Illustrator makes 'Stop Heatherwick Now' badges


Illustrator David Janes has created the button badge, now available to buy, in protest against the Thomas Heatherwick-designed 'Garden Bridge'


It's a familiar story, and one that happens in every walk of life, from politics to pop music - one day you're the best thing since sliced bread and the next - well, people aren't being so nice all of a sudden.

The world of design and architecture is no exception, as British design polymath Thomas Heatherwick found out recently when his design for a new 'garden bridge' over the River Thames was almost universally panned by everyone with a serious interest in London and what happens there.

Complaints tended to focus on reports that groups of more than eight people would have to get permission to use the bridge and that it would be closed at night. There was also ire at the idea that it would be closed occasionally for private functions.

The Observer's Rowan Moore said: 'It is not a tranquil walk in woodlands. It is not a genuinely public place. It is not free. It is not a well-conceived piece of transport infrastructure. It is a crowded and overstyled chunk of heavy engineering garnished with urban parsley.

'It is an ill-informed gamble with one of the great places of Britain.'

Thomas Heatherwick Garden Bridge

The proposed Garden Bridge. Picture: Arup

The man once vaunted as the Leonardo da Vinci of our times now seems more like the design world's answer to Nick Clegg. Like Clegg (the politician who drew the Liberal Democrats into a controversial coalition with the Conservatives and went in the process from everybody's favourite truth-talker to just another career politician) Heatherwick has, so many people seem to think, got a bit too close to the Tories himself - and a bit above ordinary folk; in doing so he may have fallen foul of the very people who once saw him as a leading light.

The latest salvo in the War on Heatherwick comes from illustrator David Janes, who has created a Stop Heatherwick Now button-badge.

'I do not believe wasting vast quantities of public cash on a vanity project which will cause mass overcrowding in an already swamped location would be beneficial to London,' says Janes, referring to the Garden Bridge. He continues: 'Londoners are already saddled with an expensive bus that does not work and often I find myself wondering whether Thomas Heatherwick had a wonderful dream and somehow we are all forced to live inside of it.'

The idea for the badge came from a Tweet by the journalist Owen Hatherley, who opined:

 

Aftter seeing the Tweet, Janes says he 'thought, "yes, a badge. That will stop the bridge being built", and within minutes, I had placed an order for 500 badges'.

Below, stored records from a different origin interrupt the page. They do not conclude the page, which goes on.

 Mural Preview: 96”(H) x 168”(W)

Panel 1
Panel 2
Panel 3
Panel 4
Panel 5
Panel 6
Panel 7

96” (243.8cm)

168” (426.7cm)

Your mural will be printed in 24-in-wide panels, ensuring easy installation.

The badges are available for £1 + P&P.

Of course, success always comes with criticism - ask Zaha Hadid or Frank Gehry. But there's also the fact that the bigger the project - and the more people it affects - the more angry people are going to get if they don't think it offers what it should to the people who will use it - especially if, like the garden bridge, it's part-funded by the taxpayer.

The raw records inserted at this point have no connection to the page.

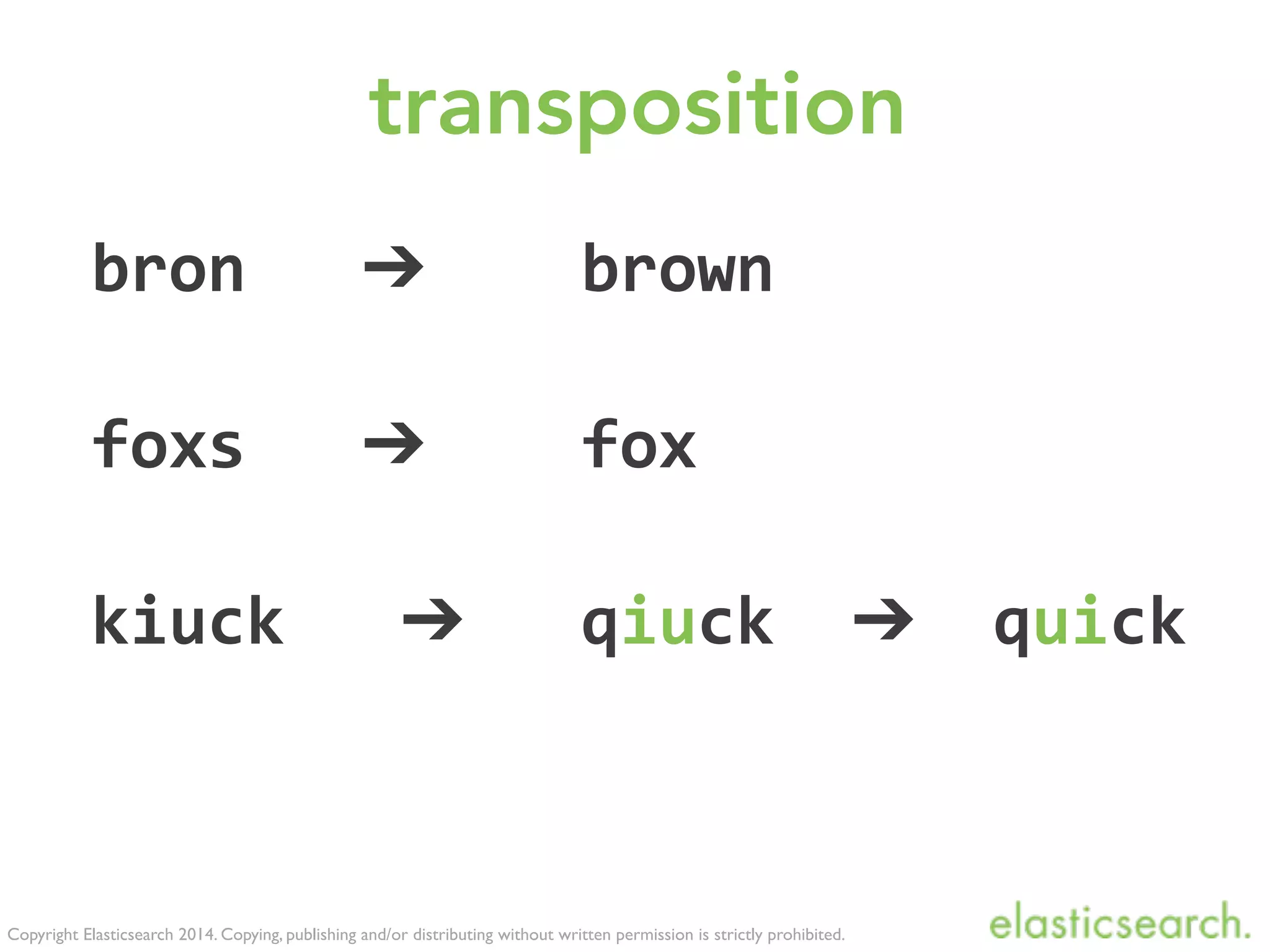 transposition

bron → brown

foxs → fox

kiuck → qiuck → quick

Copyright Elasticsearch 2014. Copying, publishing and/or distributing without written permission is strictly prohibited.

elasticsearch.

What does Heatherwick think of this? It's hard to tell. He isn't on Twitter and it's anyone's guess whether he knows about the badge. He can't, however, have avoided the general criticism altogether.

To our knowledge, design degrees don't teach you how to deal with a public mauling, but if you're going to be successful and work on large public projects, it's probably something you'll have to get used to - perhaps Heatherwick could ask Hadid for some advice?